Into the thinking kingdoms - Alan Dean Foster [101]
Since no windows opened onto the secret reading room, he found himself fumbling in the dark. But no windows meant no glass. There were no drinking utensils, no mirrors. He should be safe in the stone-wall chamber, for a little while at least. Feeling along the edge of the reading table, he located the large candlestick standing there. Using tapers stored in a box near the base, he ran his fingers up the length of the candle to the wick. Striking one taper, he lit the cylinder of beeswax and then another on the other side of the table. Warm, safe light suffused the room. Faintly, he could hear the assembling horde keening and moaning horribly on the other side of the bookcase door. Fists of heavy black glass began to pound rhythmically against the barrier, like distant drums. The pivoting gateway held, but for how long it would continue to do so he could not be sure.
Pulling priceless volumes off the wall, he finally found the one he was searching for and carried it to the table. It was bound in fraying old leather and weighed as much as a small saddle. If he could not send word to a magician, then he would make his own magic. He had done so on a limited basis in the past, and he would do so again now. Always more dilettante than pupil, he wished now that he had paid more attention to such studies. But why bother to learn the intricacies of the mystic arts when one could always hire a professional to do the job better?
As the pounding outside increased, he was encouraged by the continued stability of the doorway. Working the index, which was an entire book unto itself, he finally found the item he was looking for. By the steady, reassuring illumination of the twin candles he flipped through the heavy weight of pages until his fingers stopped them at the appropriate chapter.
There it was: a simple recitation for banishing spirits that might arise up out of statues. Leaning over the open book and squinting in the flickering light, he saw that the spell was deemed effective on sculpture rendered in any medium: stone, metal, wood, bone, shell—and glass.

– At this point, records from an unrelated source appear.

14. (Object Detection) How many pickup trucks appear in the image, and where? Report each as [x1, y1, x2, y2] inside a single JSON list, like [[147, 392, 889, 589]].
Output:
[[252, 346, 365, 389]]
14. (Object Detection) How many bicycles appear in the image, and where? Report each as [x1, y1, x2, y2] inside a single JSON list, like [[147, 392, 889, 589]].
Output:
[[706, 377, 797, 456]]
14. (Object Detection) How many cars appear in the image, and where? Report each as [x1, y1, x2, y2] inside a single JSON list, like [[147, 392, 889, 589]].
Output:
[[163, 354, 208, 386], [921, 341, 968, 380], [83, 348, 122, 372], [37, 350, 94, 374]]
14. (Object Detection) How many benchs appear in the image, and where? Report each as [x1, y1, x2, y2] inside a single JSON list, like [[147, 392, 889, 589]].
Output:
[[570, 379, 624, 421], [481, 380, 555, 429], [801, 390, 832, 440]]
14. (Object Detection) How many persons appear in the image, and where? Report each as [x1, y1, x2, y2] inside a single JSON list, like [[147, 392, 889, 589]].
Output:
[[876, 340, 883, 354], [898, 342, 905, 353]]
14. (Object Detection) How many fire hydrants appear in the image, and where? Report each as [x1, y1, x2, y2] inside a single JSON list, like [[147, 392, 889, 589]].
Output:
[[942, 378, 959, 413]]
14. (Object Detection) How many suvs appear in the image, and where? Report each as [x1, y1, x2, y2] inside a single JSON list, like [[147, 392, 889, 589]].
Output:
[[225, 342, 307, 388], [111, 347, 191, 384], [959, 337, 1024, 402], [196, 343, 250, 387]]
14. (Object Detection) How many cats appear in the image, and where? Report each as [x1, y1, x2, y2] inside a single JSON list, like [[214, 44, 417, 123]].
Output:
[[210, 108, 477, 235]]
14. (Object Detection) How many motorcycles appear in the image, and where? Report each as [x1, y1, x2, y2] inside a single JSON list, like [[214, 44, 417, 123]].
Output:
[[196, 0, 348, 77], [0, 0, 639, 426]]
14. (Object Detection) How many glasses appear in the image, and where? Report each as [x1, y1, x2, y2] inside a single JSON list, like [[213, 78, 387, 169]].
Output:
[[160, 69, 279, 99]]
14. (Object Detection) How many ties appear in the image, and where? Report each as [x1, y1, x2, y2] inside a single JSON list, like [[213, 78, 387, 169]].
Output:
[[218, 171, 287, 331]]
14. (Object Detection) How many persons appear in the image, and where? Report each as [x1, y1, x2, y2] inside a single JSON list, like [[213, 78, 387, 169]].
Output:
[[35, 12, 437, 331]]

Turning to the thudding portal, he raised a clenched fist and bellowed defiance. “Pound away, brood of foreign devils! In another moment you’ll all be dead and gone, extinguished, like steam off a hot stove! Nothing and no one besieges Cuween Bisgrath in his own house!”
Turning back to the book, he bent low over the relevant paragraphs. Though writ small, they appeared elemental and shorn of unpronounceable terms. To make sure he committed no potentially hazardous errors in the reciting of the formula, he reached automatically for the pair of reading glasses that were always kept safe in the single pull-out drawer beneath the reading table.
And made the mistake of putting them on.
XVI
Hoy, bruther, what did you give to that poor little thing, anyway?”
“Nothing much.” Ehomba strode along easily as they climbed into the first foothills. “It was a little doll, a carving that had been given to me by one of the women of the village.” He glanced over to where the emancipated Knucker was stopping to inspect every flower they passed, as if seeing and sniffing each one for the first time. “When you are going away on a long journey, people give you peculiar odds and ends, in the hope that this or that frippery might at some time prove useful. I saw no particular use for the carving, and thought that since the girl appeared to be losing everything she owned, she might enjoy the comfort of a doll, however small and hard.”
The swordsman took a playful swipe at the tuft on the end of Ahlitah’s switching tail. Looking back, the big cat’s eyes narrowed. With great dignity, it loped on ahead, effortlessly outdistancing its human companions.
“Maybe you have got kids of your own, bruther, but your woman must have done the raising. No girl that age is going to cuddle up to a piece of black rock.”